素敵な笑顔を咲かせる君と

「奢るのは今日で十分でしょ。もう来ないでくださいよ」

「来るのは私の自由だよ。君に命令される筋合いはないね。また来週も来るよ」

「僕の財布を枯らす気か……」


 またドでかいため息をついた。
 このままでは一ノ瀬くんの幸せメーターがゼロになってしまう。


「一ノ瀬くん、ため息をつくと幸せが逃げるって知ってる?」

「幸せならため息はつかない」

「……すっごい納得した」

「ならよかったよ」


 私の方が先輩なのに、一ノ瀬くんは時々タメ口を使ってくる。
 私は美術部の先輩というわけでもないし、そんな堅苦しいのは好まない。だから別にいいんだけど。


「ねぇ一ノ瀬くん、君は何か勘違いをしてるよ」


 指を組んでテーブルに手首を置いてそう言うと、彼は「は?」といぶかしげな顔をした。


「私はコーヒーを奢ってって言ったの。別にケーキのお金を払う必要はない。
 君は三百円だけ払えばいい。
 ちなみに来週は紅茶を頼むつもりだから、君のお財布の出番はないよ。
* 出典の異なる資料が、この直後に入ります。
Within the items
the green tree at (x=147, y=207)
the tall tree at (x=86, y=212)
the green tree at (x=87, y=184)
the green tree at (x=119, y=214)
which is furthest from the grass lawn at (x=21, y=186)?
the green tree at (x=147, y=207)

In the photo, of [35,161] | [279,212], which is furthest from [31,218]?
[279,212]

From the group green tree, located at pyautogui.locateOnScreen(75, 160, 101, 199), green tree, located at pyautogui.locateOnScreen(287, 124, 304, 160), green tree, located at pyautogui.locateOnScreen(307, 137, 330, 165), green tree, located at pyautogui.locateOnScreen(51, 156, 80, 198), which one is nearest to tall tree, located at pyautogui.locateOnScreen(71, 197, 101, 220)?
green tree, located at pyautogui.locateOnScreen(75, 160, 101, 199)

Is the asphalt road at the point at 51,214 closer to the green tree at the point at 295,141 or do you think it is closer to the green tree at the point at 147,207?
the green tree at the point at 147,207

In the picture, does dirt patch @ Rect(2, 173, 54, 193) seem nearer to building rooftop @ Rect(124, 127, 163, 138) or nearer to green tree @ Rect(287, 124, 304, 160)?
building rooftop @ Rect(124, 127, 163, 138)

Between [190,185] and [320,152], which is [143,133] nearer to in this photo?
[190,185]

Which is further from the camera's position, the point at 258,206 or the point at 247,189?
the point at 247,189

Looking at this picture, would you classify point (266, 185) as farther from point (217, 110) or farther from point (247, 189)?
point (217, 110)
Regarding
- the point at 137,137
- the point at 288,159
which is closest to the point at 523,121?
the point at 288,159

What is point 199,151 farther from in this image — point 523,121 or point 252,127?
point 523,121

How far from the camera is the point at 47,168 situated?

安心して」


 一ノ瀬くんはさらに不思議そうな顔をした。


「そんな細かい言葉遊びみたいな……。なんでそんなにこの喫茶店に来たいんですか」

「なんでって……」


 そう言われるとよくわからない。おじさんが優しいから。ここのコーヒーとショートケーキが美味しいから。
 あとは……


「……さぁ。なんでだと思う? 当たったら私のケーキ一口あげるよ!」

「いらない」


 そんな冗談を言っている時に、おじさんがコーヒーとケーキをテーブルに置いた。


「おぉ! 今日のケーキはモンブランか!」


 茶色くて細い糸状のクリームが繊細で心地がいい。


「そうだよ、召し上がれ。一ノ瀬くん、君にはホットチョコレートをあげるよ。店長様の奢りね」

「……ありがとうございます」


 雇い主のくれるものはやっぱり断れないらしい。


「いただきまーす! 美味しー!」

「……そんなに?」

「君も食べる? 一口くらいならあげるよ!」

「いらない」


 どうして私のあげる物は受け取ってくれないのだろう。贔屓だ。
 一ノ瀬くん、差別は良くないよ。


「バイト中だけど、まるで二人ともデートしてるみたいだね」


 おじさんの言った冗談に、私たちは少しだけ固まった。
 情報処理が追いつかない。


「「…………」」 


 お互いに目を合わせて黙り込んでしまった。めちゃくちゃ気まずい。


(えーっと、何か言わないと。いつもの笑顔で何か……)


 少々パニックになりながら、無理やり口角を上げて一ノ瀬くんに笑いかけた。


「あははは! デート中みたいだって! 恋人っぽいこともしてみる? あーんしたげよっか!」

「いらない」


 あぁ、よかった。いつもの調子を取り戻せた。

 お会計をするとき、雑に三百円を手に叩きつけられたのはまた別のお話。